The foundational model

The Job Demands-Resources (JD-R) Model is a highly esteemed scientific model developed by researcher Wilmar Schaufeli and others. This model divides working conditions into two primary categories: job demands (stressors), which are physical and emotional challenges encountered in the role, and job resources (energy sources), the supportive factors that aid in stress reduction and goal attainment. Moreover, personal factors and leadership play a mediating role in the relationship between these categories, meaning that they have a direct impact on how these stressors and energy resources relate to each other.

Personal factors refer to individual characteristics, traits, and experiences that influence how individuals perceive and respond to these stressors and energy sources. These factors can include personality traits, coping strategies, self-efficacy, and work-related attitudes. In addition, effective leaders provide support and guidance and promote resources such as autonomy and social support, which contribute to reduced stress levels.

In circumstances where stressors are high and energy sources are low, stress and burnout become prevalent. However, by enhancing energy sources, the negative impact of demanding job conditions can be mitigated, fostering motivation and work engagement. In other words: it is all about a healthy balance.

Work situation
Personal Factors
Energy sources
Energy levels
Work engagement

- Healthier work habits
- Optimal performance
- Vitality- Productivity
- Job satisfaction
- Engagement

- Unhealthy work habits
- Subpar performance
- Exhaustion
- Decreased productivity
- Job dissatisfaction
- Employee turnover

The binqy method

Balancing work and well-being

In collaboration with our partners Wilmar & Elco Schaufeli, the Binqy Method was developed, based on the Job Demands-Resources Model (JD-R Model). The Binqy Method measures the elements used in the JD-R model in an innovative, easier and more effective way.

What usually takes a serious effort from your employees, is now possible in only 20 seconds per survey on a weekly basis, allowing for:

Reliable longitudinal data

Real-time insights into employee well-being, engagement levels, and other relevant factors. By capturing feedback on a regular basis, organizations can identify trends and respond to issues promptly, leading to more timely interventions and improvements.

Agility and responsiveness

Traditional annual surveys fail to capture the dynamic nature of organizational environments. Weekly pulse surveys allow organizations to adapt and respond swiftly to changing circumstances and emerging challenges. Which enables them to make necessary adjustments to enhance employee satisfaction and productivity.

**Data segment**

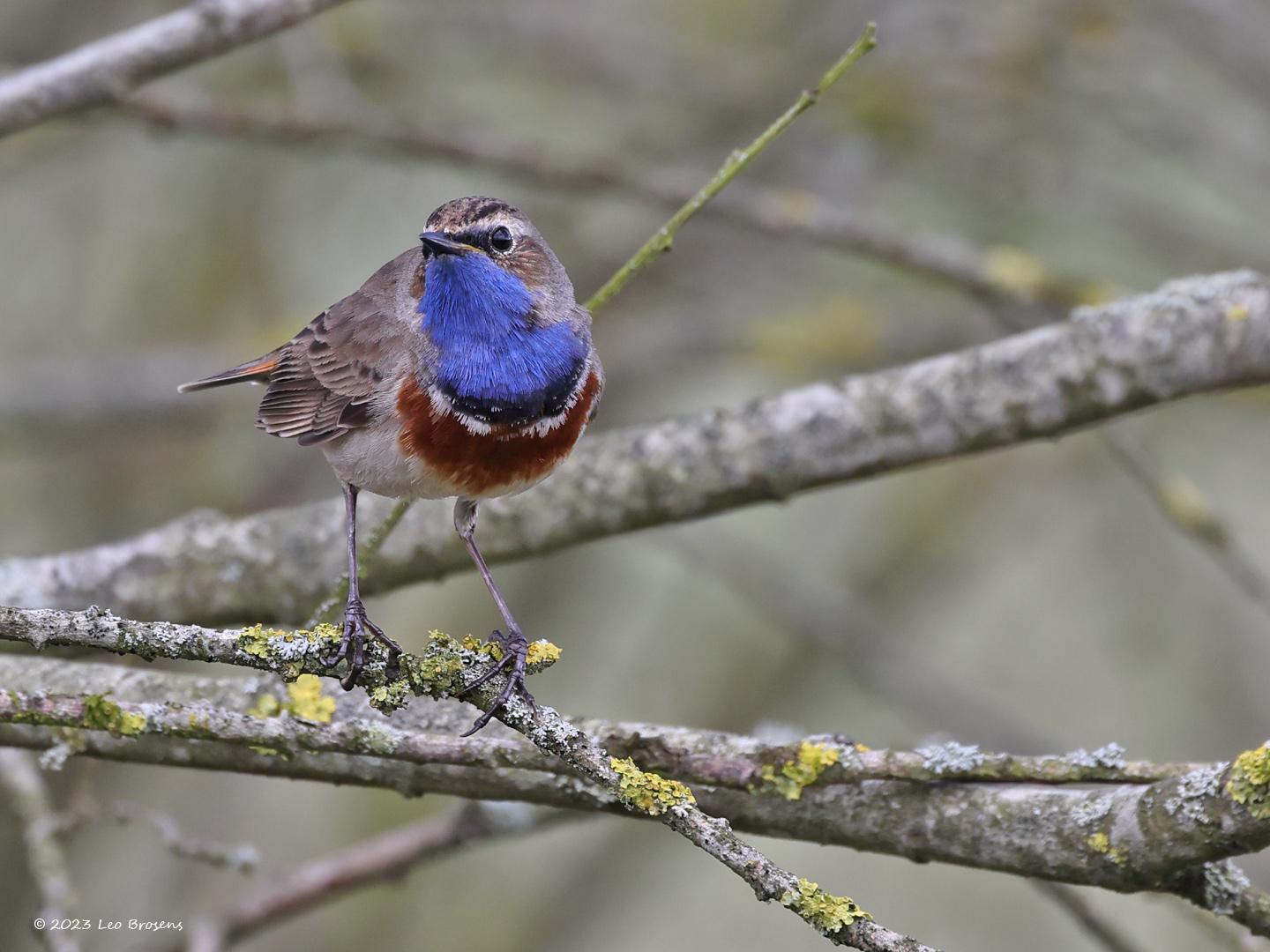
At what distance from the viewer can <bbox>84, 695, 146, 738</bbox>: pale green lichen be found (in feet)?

**Exercise instructions**
Please resume the text on the JD-R model and the Binqy method, picking up after its final sentence. The lines above can be left aside.

**Answer to this exercise**
Reduced survey fatigue

Lengthy annual surveys can be overwhelming and lead to survey fatigue among employees. When long surveys are conducted frequently, employees may feel burdened by the volume of questions or lose interest in providing thoughtful and honest responses. Shorter surveys are more manageable, reducing the likelihood of survey fatigue and increasing overall participation rates.

Employee engagement

By providing employees with a regular platform to share their feedback, organizations foster a culture of engagement and empower employees to actively participate in shaping their work environment. This, in turn, will enhance employee morale and job satisfaction.

Continuous improvement

Weekly pulse surveys facilitate a continuous improvement mindset within organizations. By collecting feedback and insights on an ongoing basis, organizations can track progress, evaluate the impact of implemented changes, and identify areas for further improvement. This iterative approach allows for ongoing refinements and ensures that the organization remains responsive to employee needs and expectations.

Actionable insights

Weekly pulse surveys generate more focused and specific data due to their shorter format. The narrower scope of questions allows organizations to gather precise feedback on particular areas of interest, such as team collaboration, managerial effectiveness, or well-being levels.

The Method Explained

What Binqy investigates within your organization

Binqy’s method investigates the balance between the following three main categories: Stressors, Energy Sources, and Personal Factors. The figure below gives a rough overview of the many subjects that Binqy will measure for you!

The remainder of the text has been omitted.